In Part -1, I explained about Data Replication in Hadoop: Replicating Data Blocks (Part – 1) now in this post I am trying to explain about Slave node disk failures.
Hadoop was originally designed with an intention to store petabyte data at the scale, with any Potential limitations to scaling out are minimized. The huge block size is a direct result of this requirement to store data on a very large scale. Firstly, each data block stored in HDFS consists of its own metadata and requires to be tracked down by a central server in way that the applications needs to access a particular file can be directed to the place where all the blocks of file are stored. If the size of that block were in the KB’s range, even modest data volume in the TB scale would overwhelm the metadata server with lots of blocks to track. Secondly, HDFS is built to provide high throughput so that the parallel processing of these massive volume of data sets happens as fast as possible.
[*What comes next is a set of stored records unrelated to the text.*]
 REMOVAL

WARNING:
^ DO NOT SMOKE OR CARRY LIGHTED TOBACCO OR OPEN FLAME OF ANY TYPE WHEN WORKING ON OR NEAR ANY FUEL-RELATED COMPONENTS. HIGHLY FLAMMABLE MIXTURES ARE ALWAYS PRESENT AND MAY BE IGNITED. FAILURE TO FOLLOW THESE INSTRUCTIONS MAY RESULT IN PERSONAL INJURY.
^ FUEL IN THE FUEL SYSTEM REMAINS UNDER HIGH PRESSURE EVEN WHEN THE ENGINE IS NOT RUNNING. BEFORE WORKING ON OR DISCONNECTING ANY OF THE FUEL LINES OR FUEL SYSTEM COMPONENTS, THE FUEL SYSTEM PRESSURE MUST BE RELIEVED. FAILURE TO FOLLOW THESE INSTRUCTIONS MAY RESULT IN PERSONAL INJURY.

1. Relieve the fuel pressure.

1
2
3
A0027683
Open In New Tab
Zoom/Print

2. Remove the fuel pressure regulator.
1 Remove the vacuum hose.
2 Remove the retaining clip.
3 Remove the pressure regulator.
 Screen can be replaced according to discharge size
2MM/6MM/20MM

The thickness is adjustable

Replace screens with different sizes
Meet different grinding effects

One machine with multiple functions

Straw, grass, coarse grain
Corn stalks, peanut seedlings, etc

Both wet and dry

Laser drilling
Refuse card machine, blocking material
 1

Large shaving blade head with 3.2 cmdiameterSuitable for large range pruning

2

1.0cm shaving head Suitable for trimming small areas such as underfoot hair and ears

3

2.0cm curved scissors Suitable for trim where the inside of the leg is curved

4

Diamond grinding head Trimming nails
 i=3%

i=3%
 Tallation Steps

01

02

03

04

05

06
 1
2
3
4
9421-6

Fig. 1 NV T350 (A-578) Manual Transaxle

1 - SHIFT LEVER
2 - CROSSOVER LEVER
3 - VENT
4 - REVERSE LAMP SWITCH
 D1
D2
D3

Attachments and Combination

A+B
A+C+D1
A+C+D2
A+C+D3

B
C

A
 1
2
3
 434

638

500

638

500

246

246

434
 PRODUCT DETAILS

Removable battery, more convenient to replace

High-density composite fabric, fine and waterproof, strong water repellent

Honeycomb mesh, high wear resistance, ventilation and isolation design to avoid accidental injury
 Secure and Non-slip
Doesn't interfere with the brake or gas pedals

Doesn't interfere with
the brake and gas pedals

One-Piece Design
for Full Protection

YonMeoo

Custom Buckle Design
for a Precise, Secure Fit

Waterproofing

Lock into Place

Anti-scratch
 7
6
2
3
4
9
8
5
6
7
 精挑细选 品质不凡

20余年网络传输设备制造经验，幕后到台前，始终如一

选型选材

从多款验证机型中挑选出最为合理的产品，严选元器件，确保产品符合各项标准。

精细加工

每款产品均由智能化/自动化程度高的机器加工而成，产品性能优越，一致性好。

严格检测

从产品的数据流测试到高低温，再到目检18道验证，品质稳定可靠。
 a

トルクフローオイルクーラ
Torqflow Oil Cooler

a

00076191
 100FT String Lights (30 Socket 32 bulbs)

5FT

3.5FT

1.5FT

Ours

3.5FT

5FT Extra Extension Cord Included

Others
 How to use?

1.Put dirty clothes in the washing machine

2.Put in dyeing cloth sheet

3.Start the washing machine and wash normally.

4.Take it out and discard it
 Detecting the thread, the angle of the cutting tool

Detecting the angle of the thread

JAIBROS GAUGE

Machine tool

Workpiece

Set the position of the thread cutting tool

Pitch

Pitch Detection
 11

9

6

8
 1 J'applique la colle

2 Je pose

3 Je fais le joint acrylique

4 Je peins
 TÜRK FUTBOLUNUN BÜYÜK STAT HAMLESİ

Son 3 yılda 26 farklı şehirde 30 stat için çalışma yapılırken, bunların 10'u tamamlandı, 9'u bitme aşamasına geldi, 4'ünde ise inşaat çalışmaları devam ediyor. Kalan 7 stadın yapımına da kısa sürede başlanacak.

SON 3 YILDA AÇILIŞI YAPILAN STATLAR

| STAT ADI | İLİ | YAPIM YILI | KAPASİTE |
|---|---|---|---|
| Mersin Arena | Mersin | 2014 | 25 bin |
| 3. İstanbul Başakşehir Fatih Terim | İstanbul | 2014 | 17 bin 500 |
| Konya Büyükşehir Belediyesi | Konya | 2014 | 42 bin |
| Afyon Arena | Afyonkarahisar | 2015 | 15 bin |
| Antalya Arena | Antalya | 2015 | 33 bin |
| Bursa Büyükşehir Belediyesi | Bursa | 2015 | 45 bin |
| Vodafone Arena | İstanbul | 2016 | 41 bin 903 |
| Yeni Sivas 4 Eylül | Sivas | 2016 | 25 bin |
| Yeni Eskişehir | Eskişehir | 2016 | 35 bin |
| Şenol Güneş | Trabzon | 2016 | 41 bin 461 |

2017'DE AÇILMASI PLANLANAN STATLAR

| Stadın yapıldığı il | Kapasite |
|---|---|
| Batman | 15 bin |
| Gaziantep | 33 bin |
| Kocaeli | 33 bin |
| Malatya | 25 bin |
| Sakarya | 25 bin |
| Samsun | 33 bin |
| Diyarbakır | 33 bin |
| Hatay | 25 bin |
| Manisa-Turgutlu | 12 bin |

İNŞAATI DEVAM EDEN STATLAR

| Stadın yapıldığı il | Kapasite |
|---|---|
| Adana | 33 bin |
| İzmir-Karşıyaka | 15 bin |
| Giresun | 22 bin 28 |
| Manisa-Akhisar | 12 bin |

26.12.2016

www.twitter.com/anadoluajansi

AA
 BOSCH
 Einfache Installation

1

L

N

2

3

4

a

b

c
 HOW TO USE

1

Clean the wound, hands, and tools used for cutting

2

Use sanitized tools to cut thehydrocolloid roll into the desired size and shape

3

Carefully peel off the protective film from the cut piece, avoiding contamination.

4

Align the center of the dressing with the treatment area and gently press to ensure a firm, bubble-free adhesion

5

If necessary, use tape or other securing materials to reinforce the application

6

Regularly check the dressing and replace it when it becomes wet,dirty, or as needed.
The most important thing to Hadoop’s scalability on the data processing side is, and will always be, parallelism — it is the ability of processing the individual blocks of these massive files in parallel. To facilitate efficient processing, a balance needs to be struck.
Just like death and taxes, disk failures (and given enough time, even node or rack failures), are inevitable. Given the example in the adjoining figure, even if one of the racks were to fail, the cluster would still continue functioning. Performance would suffer since we would lost half our processing resources, but the system will still online and the data will be still available.
In this situation, where a disk drive or a slave node fail to perform, the central metadata server for HDFS (called the NameNode) eventually finds it instantly that the file blocks which are stored on the failed resource are no longer available. For example, if Slave Node 3 in this figure fails, it would mean that Blocks A, C, and D are under-replicated. In other words, too few copies of these blocks are now available in HDFS. When HDFS depicts that a block is under-replicated, it orders a new copy.
To continue the example, let’s say that Slave Node 3 comes back online after a few hours. At the meantime, HDFS will ensure that there are now three copies of all the file blocks. So now, Blocks A, C, and D have four copies apiece and are over-replicated. As like under-replicated blocks, the HDFS central metadata server will sense about this as well, and will instantly order one copy of every file to be deleted.
One nice output of the availability of data is that when disk failures do occur, there’s no need to immediately replace failed hard drives. This can more effectively be done at regularly scheduled intervals.